Cousins in a Binary Tree
Interesting problem about cousins in a binary tree. Cousins as the name implies are all the nodes in the same level that have different parent nodes.
Idea here is two-fold:
1/ First, perform a DFS and calculate the sum of all values per level. Use a Hashtable. This is done in linear time.
2/ Then, perform another DFS (also linear time) this time setting the values of the children. Do some calculation to get the sum of the siblings, and using the Hashtable calculated in #1, set the proper value for each child node
Code is down below, cheers, ACC.
Cousins in Binary Tree II - LeetCode
Given the root of a binary tree, replace the value of each node in the tree with the sum of all its cousins' values.
Two nodes of a binary tree are cousins if they have the same depth with different parents.
Return the root of the modified tree.
Note that the depth of a node is the number of edges in the path from the root node to it.

******************************

_WHAT YOU WILL DO_
A. According to the post on cousins in a binary tree, what data structure holds the sum of all values per level?
B. Condense the paragraph of the post on cousins in a binary tree that begins "Interesting problem about cousins" into a single shorter sentence.
C. Continue the post on cousins in a binary tree after its final sentence.

(Stored items from a collection)
******************************

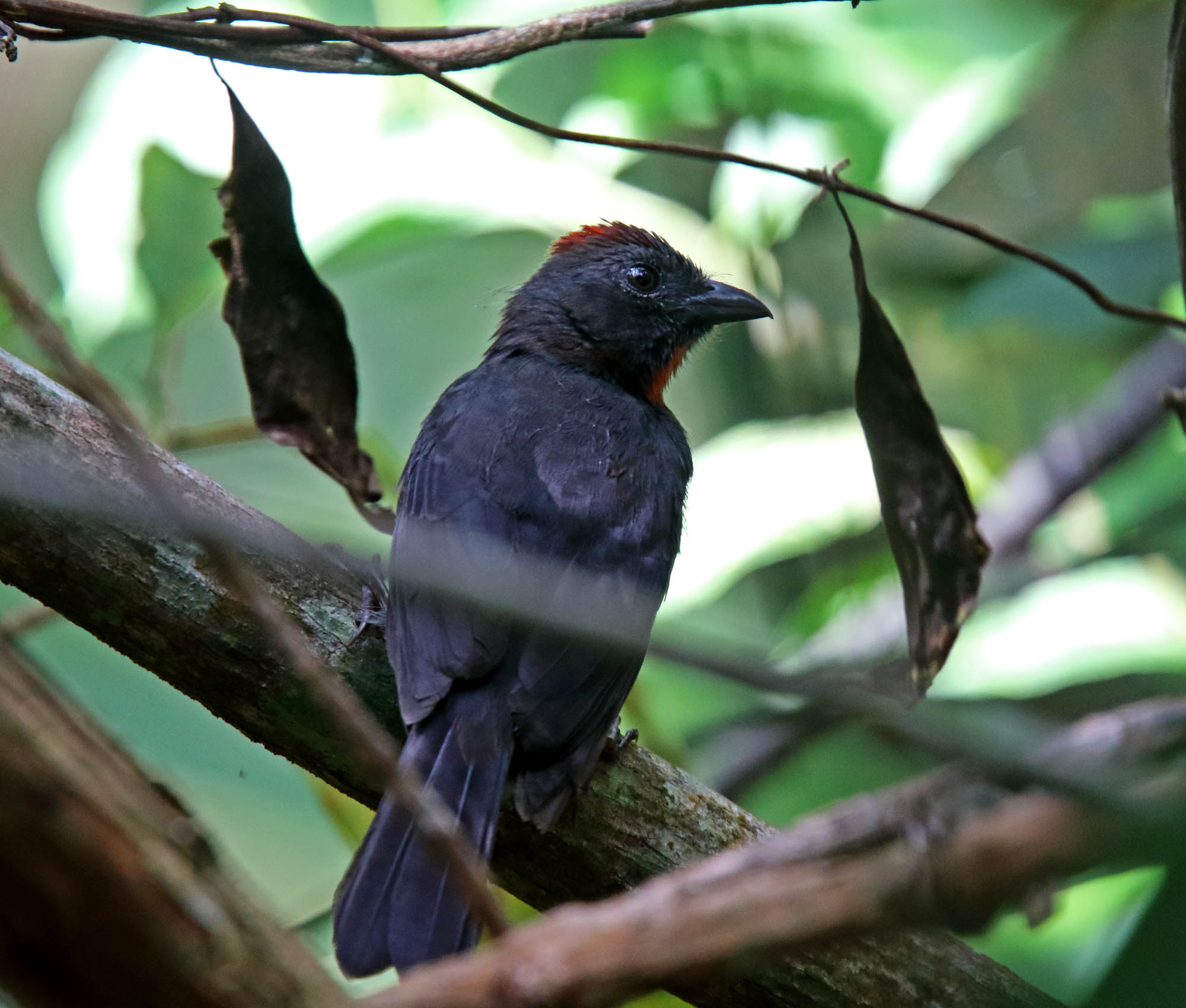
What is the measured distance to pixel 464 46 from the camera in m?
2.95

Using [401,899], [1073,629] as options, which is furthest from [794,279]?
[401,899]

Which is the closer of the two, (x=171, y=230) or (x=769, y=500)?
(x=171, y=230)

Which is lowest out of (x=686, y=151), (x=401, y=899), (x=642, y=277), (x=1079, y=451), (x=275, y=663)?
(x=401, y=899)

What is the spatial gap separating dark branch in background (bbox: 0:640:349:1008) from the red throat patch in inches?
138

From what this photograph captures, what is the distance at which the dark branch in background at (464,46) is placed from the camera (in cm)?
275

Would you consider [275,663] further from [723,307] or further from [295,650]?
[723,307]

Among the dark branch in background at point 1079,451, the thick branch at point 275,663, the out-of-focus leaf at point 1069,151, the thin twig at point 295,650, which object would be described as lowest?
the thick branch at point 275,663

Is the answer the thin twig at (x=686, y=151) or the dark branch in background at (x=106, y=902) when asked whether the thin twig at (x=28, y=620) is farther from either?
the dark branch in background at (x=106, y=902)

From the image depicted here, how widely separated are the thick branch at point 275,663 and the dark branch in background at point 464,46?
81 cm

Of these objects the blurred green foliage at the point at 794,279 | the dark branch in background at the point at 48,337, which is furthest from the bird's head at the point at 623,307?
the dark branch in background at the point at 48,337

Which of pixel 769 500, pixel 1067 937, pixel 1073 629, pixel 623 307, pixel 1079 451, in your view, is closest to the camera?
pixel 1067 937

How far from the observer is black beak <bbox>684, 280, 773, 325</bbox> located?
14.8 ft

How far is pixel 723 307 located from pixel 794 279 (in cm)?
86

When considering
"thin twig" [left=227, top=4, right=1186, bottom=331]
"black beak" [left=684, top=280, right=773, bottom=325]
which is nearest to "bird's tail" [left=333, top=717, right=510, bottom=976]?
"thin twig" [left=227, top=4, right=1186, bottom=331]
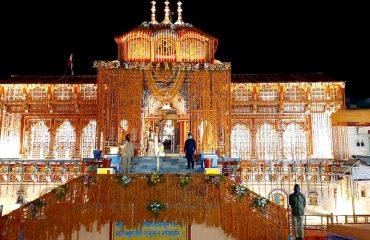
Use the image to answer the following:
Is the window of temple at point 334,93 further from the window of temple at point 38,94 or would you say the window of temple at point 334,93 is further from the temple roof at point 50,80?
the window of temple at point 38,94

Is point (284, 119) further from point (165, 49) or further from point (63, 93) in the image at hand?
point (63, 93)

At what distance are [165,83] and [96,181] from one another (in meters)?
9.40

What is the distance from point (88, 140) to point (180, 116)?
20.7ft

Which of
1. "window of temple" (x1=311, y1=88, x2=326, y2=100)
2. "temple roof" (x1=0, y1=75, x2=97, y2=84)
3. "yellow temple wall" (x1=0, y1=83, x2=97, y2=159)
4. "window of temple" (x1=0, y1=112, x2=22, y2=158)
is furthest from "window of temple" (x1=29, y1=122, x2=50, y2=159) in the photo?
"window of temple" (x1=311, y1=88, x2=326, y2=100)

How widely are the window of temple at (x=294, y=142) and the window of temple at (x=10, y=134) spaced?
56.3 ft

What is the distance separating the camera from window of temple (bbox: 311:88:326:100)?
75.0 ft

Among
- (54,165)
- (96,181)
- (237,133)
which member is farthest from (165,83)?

******************************

_TASK-BY-TASK OUTPUTS_
A. A Hashtable.

B. Cousins in a binary tree are nodes on the same level with different parents.

C.
Example 1:
Input: root = [5,4,9,1,10,null,7] Output: [0,0,0,7,7,null,11] Explanation: The diagram above shows the initial binary tree and the binary tree after changing the value of each node. - Node with value 5 does not have any cousins so its sum is 0. - Node with value 4 does not have any cousins so its sum is 0. - Node with value 9 does not have any cousins so its sum is 0. - Node with value 1 has a cousin with value 7 so its sum is 7. - Node with value 10 has a cousin with value 7 so its sum is 7. - Node with value 7 has cousins with values 1 and 10 so its sum is 11.
Example 2:
Input: root = [3,1,2] Output: [0,0,0] Explanation: The diagram above shows the initial binary tree and the binary tree after changing the value of each node. - Node with value 3 does not have any cousins so its sum is 0. - Node with value 1 does not have any cousins so its sum is 0. - Node with value 2 does not have any cousins so its sum is 0.
Constraints:
- The number of nodes in the tree is in the range
[1, 105]. 1 <= Node.val <= 104
public TreeNode ReplaceValueInTree(TreeNode root)
{
Hashtable sumPerLevel = new Hashtable();
SumValuesPerLevel(root, 0, sumPerLevel);
root.val = 0;
SetValuesOfChildren(root, 0, sumPerLevel);
return root;
}
private void SetValuesOfChildren(TreeNode node,
int level,
Hashtable sumPerLevel)
{
if (node == null || (node.left == null && node.right == null)) return;
int sumChildren = (node.left != null ? node.left.val : 0) + (node.right != null ? node.right.val : 0);
int sumLevel = (int)sumPerLevel[level + 1];
if (node.left != null)
{
node.left.val = sumLevel - sumChildren;
SetValuesOfChildren(node.left, level + 1, sumPerLevel);
}
if (node.right != null)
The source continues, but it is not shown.